The clock is a constant in a shifting world. Six women share time-related tales

Plus Seven Minutes

Chasi Shochet

The clocks in our house were always wrong. My parents are sticklers for time. We showed up to l’chayims long before the chassan and kallah, and would stand outside the hairdresser’s shop before the secretaries were there to open the gates. To be that on time, you actually need to be early. And in order to be early, the clocks need to be wrong.

Every glowing time-teller in our house was set at least seven minutes fast. “You have no excuses for being late to school,” my mother would say when all six of us barreled through the kitchen at once.

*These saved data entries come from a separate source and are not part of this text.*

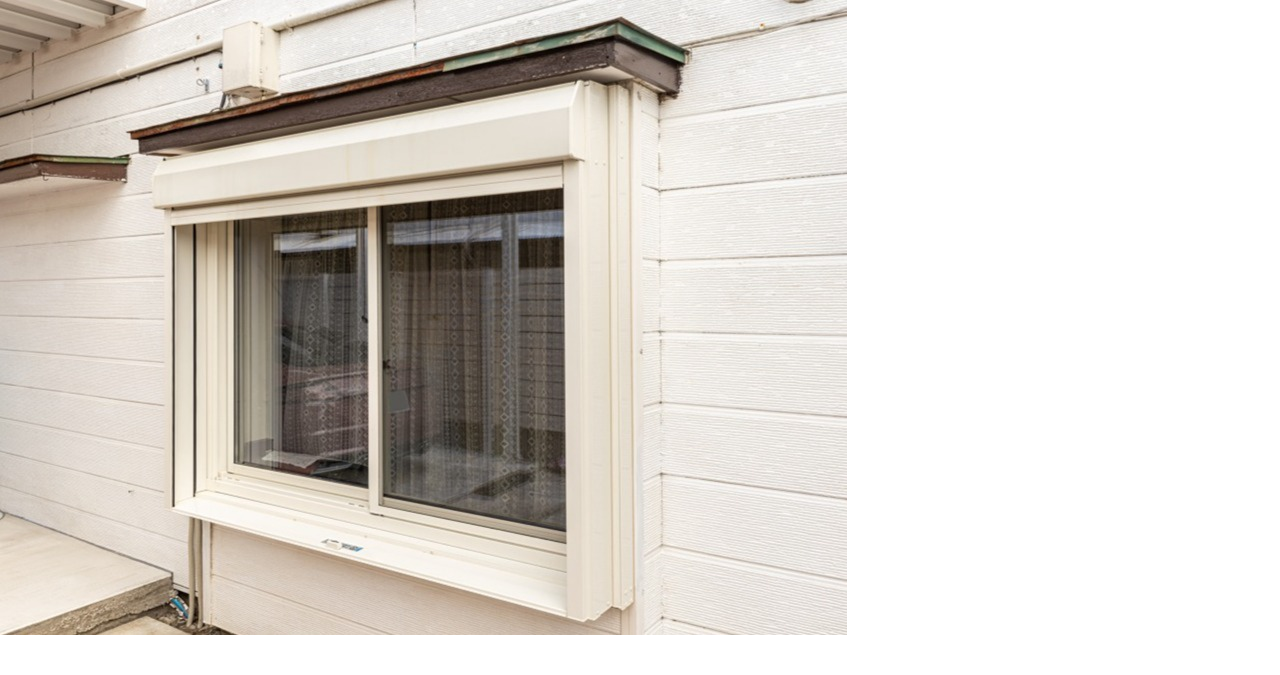

--- FILE ---
content_type: text/html; charset=EUC-JP
request_url: https://widealumi.com/?imagepopup=niwa_navi/20230626_0923_20_9869w390_h293_popup.jpg&width=847&height=635&imagetext=NiwaNaviPopupImage
body_size: 575
content:
<!DOCTYPE HTML PUBLIC "-//W3C//DTD HTML 4.01 Transitional//EN" "http://www.w3.org/TR/html4/loose.dtd">

<html>
<head>
<meta name="robots" content="noindex">
<title>NiwaNaviPopupImage</title>
<style type="text/css">
img { border: none; }
body { margin: 0px; }
</style>
</head>

<!-- image content -->
<body onblur="window.close()">
<a href="javascript:window.close();"><img src="https://widealumi.com/media/niwa_navi/20230626_0923_20_9869w390_h293_popup.jpg" width="847" height="635" alt="NiwaNaviPopupImage" title="NiwaNaviPopupImage" /></a>
</body>

</html>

She’s right — the clocks were wrong, so even if I were three minutes late, I’d still be two minutes early. But that calculation doesn’t account for the time it takes to calculate the actual time. How much longer did I have until I’d be late for school?

If the clock says 8:13, what time is it really? What’s 13 minus 7… what’s 13 minus 7, my tired brain would wonder.  By the time I gave up on the math, three more minutes had passed.

“Shmuli! What’s thirteen minus seven?” I would shout to my brother across the kitchen.

“You’re asking me?” He’d grab a yogurt from the fridge and nab an apple from the fruit basket on his way out.

With the years, we got better at our minus-seven tables. If the home clock said 8:20, it meant I still had 13 minutes to brush my teeth, grab a packet of oatmeal, and run to pick up my neighbor on the way to school. If it said 8:25, it meant I should skip the neighbor, but still do the teeth and oatmeal thing.

The clocks in our house did two things: force me to improve my math, and foster a deep-rooted distrust of anything that’s supposed to tell the time. If the meter ends at 12:30 and it’s 12:24, I still have at least five minutes to go — which is what I tell myself until I walk out of the store and find a stern cop standing over my windshield with an orange ticket.

These days, I don’t accuse any clocks of lying — I just ignore them. I can’t tell you if the clocks in my parents’ house tell the right time or not because I haven’t looked at one in at least a decade.

I trust only the watch on my hand, which is corroborated with the satellite clock in my parents’ house that my mother tried to change but then realized she couldn’t. And I trust my own version of timing, where the math works backward. Add at least 30 minutes to any invitation. An event called for 8:30 p.m. really starts at 9:00 p.m., and the best time to show up is late — with another seven minutes tacked on for good measure.